De omstandigheid dat het hier om een scheepvaartzaak gaat in de zin van artikel 625 Rv en de rechtbank Rotterdam bevoegd is om kennis te nemen van dat soort zaken, kan daar niets aan veranderen.
4.19
De conclusie is dat het beroep op het forumkeuzebeding Amasus c.s. niet baat.
Bijzondere bevoegdheid artikel 7 Brussel I-bis Vo
4.2
Artikel 7 Brussel I-bis Vo bepaalt het volgende:
Een persoon die woonplaats heeft op het grondgebied van een lidstaat, kan in een andere lidstaat voor de volgende gerechten worden opgeroepen:
1. a) ten aanzien van verbintenissen uit overeenkomst, voor het gerecht van de plaats waar de verbintenis die aan de eis ten grondslag ligt, is uitgevoerd of moet worden uitgevoerd;
b) voor de toepassing van deze bepaling is, tenzij anders is overeengekomen, de plaats van uitvoering van de verbintenis die aan de eis ten grondslag ligt:
[..]
-
voor de verstrekking van diensten, de plaats in een lidstaat waar de diensten volgens de overeenkomst verstrekt werden of verstrekt hadden moeten worden;
c) punt a) is van toepassing indien punt b) niet van toepassing is;
2.[..]
Artikel 7 aanhef en onder 1 Brussel I-bis Vo regelt zowel de internationale als de nationale, relatieve bevoegdheid.

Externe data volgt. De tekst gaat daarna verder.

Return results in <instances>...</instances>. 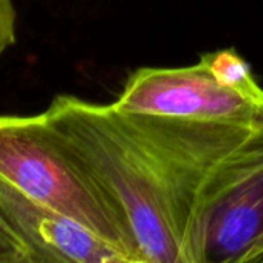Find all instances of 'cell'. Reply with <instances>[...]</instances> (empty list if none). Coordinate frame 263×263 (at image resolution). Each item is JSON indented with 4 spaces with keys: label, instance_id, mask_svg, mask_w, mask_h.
<instances>
[{
    "label": "cell",
    "instance_id": "cell-9",
    "mask_svg": "<svg viewBox=\"0 0 263 263\" xmlns=\"http://www.w3.org/2000/svg\"><path fill=\"white\" fill-rule=\"evenodd\" d=\"M107 263H149L146 260H141V258H135V257H127L121 252H115L108 260Z\"/></svg>",
    "mask_w": 263,
    "mask_h": 263
},
{
    "label": "cell",
    "instance_id": "cell-8",
    "mask_svg": "<svg viewBox=\"0 0 263 263\" xmlns=\"http://www.w3.org/2000/svg\"><path fill=\"white\" fill-rule=\"evenodd\" d=\"M16 42V10L13 0H0V56Z\"/></svg>",
    "mask_w": 263,
    "mask_h": 263
},
{
    "label": "cell",
    "instance_id": "cell-3",
    "mask_svg": "<svg viewBox=\"0 0 263 263\" xmlns=\"http://www.w3.org/2000/svg\"><path fill=\"white\" fill-rule=\"evenodd\" d=\"M113 104L127 111L263 125V96L220 84L200 59L186 67L135 70Z\"/></svg>",
    "mask_w": 263,
    "mask_h": 263
},
{
    "label": "cell",
    "instance_id": "cell-6",
    "mask_svg": "<svg viewBox=\"0 0 263 263\" xmlns=\"http://www.w3.org/2000/svg\"><path fill=\"white\" fill-rule=\"evenodd\" d=\"M212 76L223 85L240 90L246 95L263 96V87L257 82L252 68L235 50L223 48L200 56Z\"/></svg>",
    "mask_w": 263,
    "mask_h": 263
},
{
    "label": "cell",
    "instance_id": "cell-10",
    "mask_svg": "<svg viewBox=\"0 0 263 263\" xmlns=\"http://www.w3.org/2000/svg\"><path fill=\"white\" fill-rule=\"evenodd\" d=\"M263 255V234L260 235V238L252 245V248L249 249V252L246 254V257H245V260L243 261H246V260H249V258H255V257H261Z\"/></svg>",
    "mask_w": 263,
    "mask_h": 263
},
{
    "label": "cell",
    "instance_id": "cell-1",
    "mask_svg": "<svg viewBox=\"0 0 263 263\" xmlns=\"http://www.w3.org/2000/svg\"><path fill=\"white\" fill-rule=\"evenodd\" d=\"M45 122L149 263H204L218 203L263 166V125L127 111L58 95Z\"/></svg>",
    "mask_w": 263,
    "mask_h": 263
},
{
    "label": "cell",
    "instance_id": "cell-11",
    "mask_svg": "<svg viewBox=\"0 0 263 263\" xmlns=\"http://www.w3.org/2000/svg\"><path fill=\"white\" fill-rule=\"evenodd\" d=\"M241 263H263V255L261 257H255V258H249V260L241 261Z\"/></svg>",
    "mask_w": 263,
    "mask_h": 263
},
{
    "label": "cell",
    "instance_id": "cell-5",
    "mask_svg": "<svg viewBox=\"0 0 263 263\" xmlns=\"http://www.w3.org/2000/svg\"><path fill=\"white\" fill-rule=\"evenodd\" d=\"M263 234V166L238 183L215 208L204 243V263H241Z\"/></svg>",
    "mask_w": 263,
    "mask_h": 263
},
{
    "label": "cell",
    "instance_id": "cell-7",
    "mask_svg": "<svg viewBox=\"0 0 263 263\" xmlns=\"http://www.w3.org/2000/svg\"><path fill=\"white\" fill-rule=\"evenodd\" d=\"M0 263H34L33 254L0 201Z\"/></svg>",
    "mask_w": 263,
    "mask_h": 263
},
{
    "label": "cell",
    "instance_id": "cell-2",
    "mask_svg": "<svg viewBox=\"0 0 263 263\" xmlns=\"http://www.w3.org/2000/svg\"><path fill=\"white\" fill-rule=\"evenodd\" d=\"M0 177L28 198L78 221L118 252L138 258L127 226L64 152L42 113L0 115Z\"/></svg>",
    "mask_w": 263,
    "mask_h": 263
},
{
    "label": "cell",
    "instance_id": "cell-4",
    "mask_svg": "<svg viewBox=\"0 0 263 263\" xmlns=\"http://www.w3.org/2000/svg\"><path fill=\"white\" fill-rule=\"evenodd\" d=\"M0 201L25 238L34 263H107L118 252L78 221L28 198L2 177Z\"/></svg>",
    "mask_w": 263,
    "mask_h": 263
}]
</instances>
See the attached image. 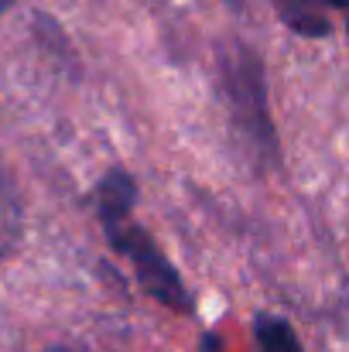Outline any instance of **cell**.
Instances as JSON below:
<instances>
[{"label": "cell", "instance_id": "cell-1", "mask_svg": "<svg viewBox=\"0 0 349 352\" xmlns=\"http://www.w3.org/2000/svg\"><path fill=\"white\" fill-rule=\"evenodd\" d=\"M223 86H226V100H230L240 133L250 140V147L264 161H274L277 137H274V123H271V110H267L264 65L250 48H233L223 58Z\"/></svg>", "mask_w": 349, "mask_h": 352}, {"label": "cell", "instance_id": "cell-2", "mask_svg": "<svg viewBox=\"0 0 349 352\" xmlns=\"http://www.w3.org/2000/svg\"><path fill=\"white\" fill-rule=\"evenodd\" d=\"M110 236V246L116 253H123L130 263H134V274H137V284L154 298L161 301L165 308L178 311V315H189L192 311V298L178 277V270L168 263V256L161 253V246L144 233L140 226H130V223H116L107 230Z\"/></svg>", "mask_w": 349, "mask_h": 352}, {"label": "cell", "instance_id": "cell-3", "mask_svg": "<svg viewBox=\"0 0 349 352\" xmlns=\"http://www.w3.org/2000/svg\"><path fill=\"white\" fill-rule=\"evenodd\" d=\"M137 202V185L127 171H110L100 188H96V209H100V223L103 230H110L116 223H127L130 209Z\"/></svg>", "mask_w": 349, "mask_h": 352}, {"label": "cell", "instance_id": "cell-4", "mask_svg": "<svg viewBox=\"0 0 349 352\" xmlns=\"http://www.w3.org/2000/svg\"><path fill=\"white\" fill-rule=\"evenodd\" d=\"M21 236H24V206H21L17 185L0 164V260L17 253Z\"/></svg>", "mask_w": 349, "mask_h": 352}, {"label": "cell", "instance_id": "cell-5", "mask_svg": "<svg viewBox=\"0 0 349 352\" xmlns=\"http://www.w3.org/2000/svg\"><path fill=\"white\" fill-rule=\"evenodd\" d=\"M274 3H277L281 21H284L291 31H298V34H305V38H326V34H329V21H326L322 10L315 7L319 0H274Z\"/></svg>", "mask_w": 349, "mask_h": 352}, {"label": "cell", "instance_id": "cell-6", "mask_svg": "<svg viewBox=\"0 0 349 352\" xmlns=\"http://www.w3.org/2000/svg\"><path fill=\"white\" fill-rule=\"evenodd\" d=\"M257 346H260V352H302L295 329L274 315L257 318Z\"/></svg>", "mask_w": 349, "mask_h": 352}, {"label": "cell", "instance_id": "cell-7", "mask_svg": "<svg viewBox=\"0 0 349 352\" xmlns=\"http://www.w3.org/2000/svg\"><path fill=\"white\" fill-rule=\"evenodd\" d=\"M202 352H223V342L209 332V336H202Z\"/></svg>", "mask_w": 349, "mask_h": 352}, {"label": "cell", "instance_id": "cell-8", "mask_svg": "<svg viewBox=\"0 0 349 352\" xmlns=\"http://www.w3.org/2000/svg\"><path fill=\"white\" fill-rule=\"evenodd\" d=\"M319 3H329V7H339V10H349V0H319Z\"/></svg>", "mask_w": 349, "mask_h": 352}, {"label": "cell", "instance_id": "cell-9", "mask_svg": "<svg viewBox=\"0 0 349 352\" xmlns=\"http://www.w3.org/2000/svg\"><path fill=\"white\" fill-rule=\"evenodd\" d=\"M48 352H76V349H69V346H52Z\"/></svg>", "mask_w": 349, "mask_h": 352}, {"label": "cell", "instance_id": "cell-10", "mask_svg": "<svg viewBox=\"0 0 349 352\" xmlns=\"http://www.w3.org/2000/svg\"><path fill=\"white\" fill-rule=\"evenodd\" d=\"M10 3H14V0H0V14H3V10H10Z\"/></svg>", "mask_w": 349, "mask_h": 352}, {"label": "cell", "instance_id": "cell-11", "mask_svg": "<svg viewBox=\"0 0 349 352\" xmlns=\"http://www.w3.org/2000/svg\"><path fill=\"white\" fill-rule=\"evenodd\" d=\"M346 31H349V21H346Z\"/></svg>", "mask_w": 349, "mask_h": 352}, {"label": "cell", "instance_id": "cell-12", "mask_svg": "<svg viewBox=\"0 0 349 352\" xmlns=\"http://www.w3.org/2000/svg\"><path fill=\"white\" fill-rule=\"evenodd\" d=\"M230 3H236V0H230Z\"/></svg>", "mask_w": 349, "mask_h": 352}]
</instances>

Die bepaling wijst rechtstreeks het bevoegde gerecht aan, niet de bevoegdheid van de gerechten van een lidstaat.
Ingevolge artikel 7 aanhef en onder 1 sub b) Brussel I-bis Vo en de rechtspraak van het HvJEU over die bepaling, is het gerecht van de plaats waar de zaken volgens de vervoerovereenkomst moe(s)ten worden afgeleverd bevoegd om van vorderingen betreffende het vervoer kennis te nemen (vgl. HvJEU 4 september 2014, ECLI:EU:C:2014:2145, rov. 41 - Nickel & Goeldner Spedition, en HvJEU 11 juli 2018, ECLI:EU:C:2018:558 - Zürich/Abnormal Load Services, rov. 23 – 25). Dat geldt ook voor de spiegelbeeldige vorderingen van Amasus c.s. voor verklaringen voor recht.
4.21
Onder de zeevervoerovereenkomst(en) diende de ene transformator in Rotterdam/Schiedam en de andere in Västerås te worden afgeleverd. Voor wat betreft de transformator die in Rotterdam/Schiedam diende te worden afgeleverd (onder cognossement NAPROT-01) vormt artikel 7 aanhef en onder 1 sub b) dan ook grond voor internationale bevoegdheid van de rechtbank Rotterdam. Maar voor wat betreft de transformator die in Västerås diende te worden afgeleverd niet.
4.22
Zodanige bevoegdheid geldt slechts ten aanzien van de partij die als vervoerder kan worden aangemerkt. Waar het hier gaat over aflevering in Nederland dient dat aanmerken als vervoerder, bij gebreke van een internationale regeling, te worden uitgevoerd aan de hand van artikel 10:162 BW. Daarmee dient dat aanmerken te worden uitgevoerd aan de hand van Nederlands recht.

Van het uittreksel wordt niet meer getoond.